*Texto del ejercicio*:
+++++

También conviene observar el efecto interno que produce este tipo de postura. Convertir al migrante en chivo expiatorio genera un clima social en el que aumentan los crímenes de odio, se justifican violaciones a derechos humanos y se validan prácticas de discriminación institucional. No es solo un problema de política exterior; es una fractura interna que puede erosionar, durante décadas, la cohesión social y la legitimidad democrática. Cuando el miedo se convierte en política pública, el daño es siempre profundo.

Pero quizá lo más preocupante es que este discurso podría estar preparando el terreno para medidas de mayor alcance. Si hoy se habla de “prohibición total de viaje”, mañana podría hablarse de deportaciones exprés, suspensiones de visas masivas, restricciones comerciales disfrazadas de seguridad nacional e incluso ruptura o congelamiento de acuerdos bilaterales con países estratégicos. La máquina legal estadounidense, especialmente cuando se invoca la seguridad nacional, es capaz de moverse con rapidez y con pocos contrapesos efectivos.

Para México y para América Latina, estas señales no pueden tomarse a la ligera. La región ha sido históricamente blanco del discurso antimigrante estadounidense, y la ambigüedad de Noem sugiere que nuevamente podría serlo. México, en particular, debe estar alerta. Somos el principal socio comercial de Estados Unidos, la nación con mayor presencia migrante en su territorio y un país cuya estabilidad económica está profundamente ligada a la relación bilateral. Permitir que se normalicen insultos como los proferidos por Noem sería aceptar un retroceso diplomático inaceptable.

La respuesta regional debe ser firme, inteligente y estratégica. No se trata de caer en confrontaciones estériles, sino de dejar claro que ningún país puede ser estigmatizado bajo etiquetas de criminalidad colectiva. Los gobiernos latinoamericanos deben exigir respeto y, al mismo tiempo, fortalecer sus propias políticas migratorias para no dar espacio a narrativas que los describan como focos de riesgo.

La democracia estadounidense, hoy más polarizada que nunca, enfrenta una disyuntiva fundamental: permitir que el discurso del odio marque su política de Estado o recuperar la sensatez que alguna vez caracterizó a sus instituciones. Las palabras de Kristi Noem son un síntoma grave de una enfermedad más profunda: la sustitución del debate público informado por una retórica que explota el miedo, distorsiona la realidad y legitima la exclusión.

En este contexto, corresponde a la comunidad internacional, a los gobiernos afectados y a la ciudadanía estadounidense que aún cree en los valores democráticos alzar la voz. Porque lo que hoy parece solo una declaración desafortunada podría convertirse mañana en una política devastadora. Y la historia nos enseña —con demasiada claridad— que cuando el odio se institucionaliza, la humanidad entera pierde.

+++++

*Tarea*: En el texto del ejercicio, ¿qué medidas podrían plantearse mañana si hoy se habla de “prohibición total de viaje”? Enuméralas todas.

*Material proporcionado*:
+++++

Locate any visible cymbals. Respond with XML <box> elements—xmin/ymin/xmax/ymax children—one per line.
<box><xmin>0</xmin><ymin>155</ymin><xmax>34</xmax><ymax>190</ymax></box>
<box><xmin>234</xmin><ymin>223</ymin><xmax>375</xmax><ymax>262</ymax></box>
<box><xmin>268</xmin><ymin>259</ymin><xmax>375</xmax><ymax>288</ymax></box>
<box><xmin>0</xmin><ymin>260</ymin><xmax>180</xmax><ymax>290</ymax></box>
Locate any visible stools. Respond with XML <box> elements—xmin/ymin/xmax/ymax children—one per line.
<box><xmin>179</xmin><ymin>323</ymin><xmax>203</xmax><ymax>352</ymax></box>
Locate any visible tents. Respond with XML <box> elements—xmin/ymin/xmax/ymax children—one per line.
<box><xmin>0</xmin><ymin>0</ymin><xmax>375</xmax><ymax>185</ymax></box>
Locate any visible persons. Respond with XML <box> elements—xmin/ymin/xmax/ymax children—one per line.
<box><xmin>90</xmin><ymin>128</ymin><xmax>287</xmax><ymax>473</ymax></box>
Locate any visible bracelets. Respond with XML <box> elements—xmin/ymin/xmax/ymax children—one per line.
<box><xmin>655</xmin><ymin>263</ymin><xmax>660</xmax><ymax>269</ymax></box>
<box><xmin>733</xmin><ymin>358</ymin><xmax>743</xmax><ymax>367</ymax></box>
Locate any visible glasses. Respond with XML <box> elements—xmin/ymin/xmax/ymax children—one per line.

+++++

*Tu solución*:
- Deportaciones exprés
- Suspensiones de visas masivas
- Restricciones comerciales disfrazadas de seguridad nacional
- Ruptura o congelamiento de acuerdos bilaterales con países estratégicos